En el primer libro que escribió sobre Trump, López Obrador le dijo que era “un irresponsable gobernante neofascista”, un canalla que trataba a los mexicanos como si fuera Hitler. Dudo mucho que en su nuevo libro repita esos argumentos. ¡Aplausos en la Casa Blanca! Nunca un hijo de Tepetitán había llegado tan lejos. ¿Criticar el muro? Eso sería violar la Doctrina Estrada, ni Dios lo quiera. ¿Criticar la extorsión a México cuando nos obligó a enviar al Ejército a la frontera so pena de aumentar los aranceles? Con gran dignidad patriótica, López Obrador calló ante Trump. Y cuando éste lo llamó, viajó a Washington con cubrebocas. Ahora escribe un nuevo libro. Ojalá resulte mejor que la Economía moral, que pasó sin pena ni gloria. No tuvo el impacto mundial que se esperaba. Por fin: el modelo mexicano. El antídoto contra el neoliberalismo que esclaviza a la humanidad. Aquí en México ya lo aplicamos. Nuestros hospitales son como los de Dinamarca. En el país que diariamente nos describe López Obrador cada mañana marcha espléndido, mejor que antes. ¿Caída del PIB de menos 8.5 por ciento, 10 millones más de pobres, cuatro millones de desempleados, cinco millones de niños que desertaron de la escuela, tasa de homicidios al alza? El presidente tiene otros datos. ¿Cómo cuáles? Como que México se fundó “hace miles de siglos”.

Mientras en Estados Unidos parece que están comprometidos en desarmar el modelo autoritario, pieza a pieza, aquí lo vamos rearmando. Dos años más para el presidente de la Suprema Corte de Justicia. Lo está haciendo muy bien. Se le presentó una consulta inconstitucional para autorizar el juicio público a los expresidentes y los ministros arreglaron para que quedara una consulta vaga pero que servirá al presidente en las próximas elecciones. Gracias, señores ministros. Encontraremos la forma de retribuir su servicio a la patria, es decir, al partido. El ministro Zaldívar ha dejado muy en claro que él apoya el proyecto de transformación del presidente. ¿En qué consiste el gran proyecto que nos presenta? Regresar en el tiempo.

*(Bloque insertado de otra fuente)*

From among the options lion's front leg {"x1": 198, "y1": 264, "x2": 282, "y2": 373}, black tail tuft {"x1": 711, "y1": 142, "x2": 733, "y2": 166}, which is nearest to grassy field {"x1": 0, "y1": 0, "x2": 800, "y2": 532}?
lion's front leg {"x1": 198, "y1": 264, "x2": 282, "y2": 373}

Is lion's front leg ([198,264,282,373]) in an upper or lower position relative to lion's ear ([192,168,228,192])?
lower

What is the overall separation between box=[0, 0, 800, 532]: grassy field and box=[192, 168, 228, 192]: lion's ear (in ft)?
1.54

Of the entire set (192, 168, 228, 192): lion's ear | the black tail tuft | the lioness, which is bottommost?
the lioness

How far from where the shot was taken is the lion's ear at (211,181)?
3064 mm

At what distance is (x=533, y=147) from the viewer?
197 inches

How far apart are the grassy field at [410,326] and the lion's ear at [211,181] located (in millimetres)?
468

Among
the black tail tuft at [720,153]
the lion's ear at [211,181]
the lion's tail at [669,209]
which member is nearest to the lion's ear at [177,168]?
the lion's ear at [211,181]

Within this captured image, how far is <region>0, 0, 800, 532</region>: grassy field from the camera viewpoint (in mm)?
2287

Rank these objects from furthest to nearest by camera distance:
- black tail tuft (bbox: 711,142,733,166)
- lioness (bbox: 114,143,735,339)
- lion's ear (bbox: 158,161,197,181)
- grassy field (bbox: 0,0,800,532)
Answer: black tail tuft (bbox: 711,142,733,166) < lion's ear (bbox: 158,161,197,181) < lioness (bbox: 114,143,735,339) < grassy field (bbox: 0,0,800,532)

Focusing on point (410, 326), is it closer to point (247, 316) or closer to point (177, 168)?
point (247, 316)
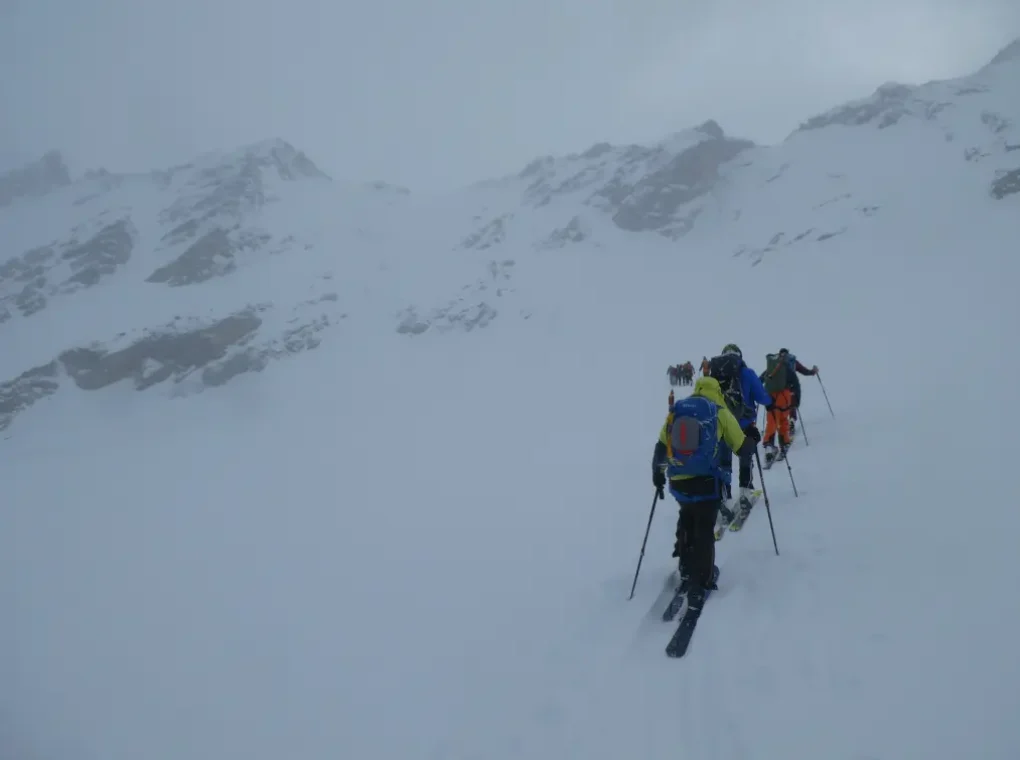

Para que los mexicanos no olvidemos esta gesta, una diputada de Morena propuso la semana pasada que se inscribieran en el Congreso con letras de oro los nombres de los diputados de esta legislatura histórica, porque ellos llevaron a cabo la Cuarta Transformación. Héroes que lograron la fabulosa hazaña de viajar en el tiempo y regresar a México a finales de los años sesenta, cuando el país crecía al 6.0 por ciento gracias al desarrollo estabilizador, al modelo de un país cerrado que sustituye importaciones por producción nacional. Esos años autoritarios en lo político pero de alto crecimiento económico, conocido como el milagro mexicano, impactaron enormemente al joven López Obrador cuando llegó de Tabasco a la capital. Al país de los años dorados del partido tricolor, antes de que fuera secuestrado por los neoliberales. De regreso al país del PRI.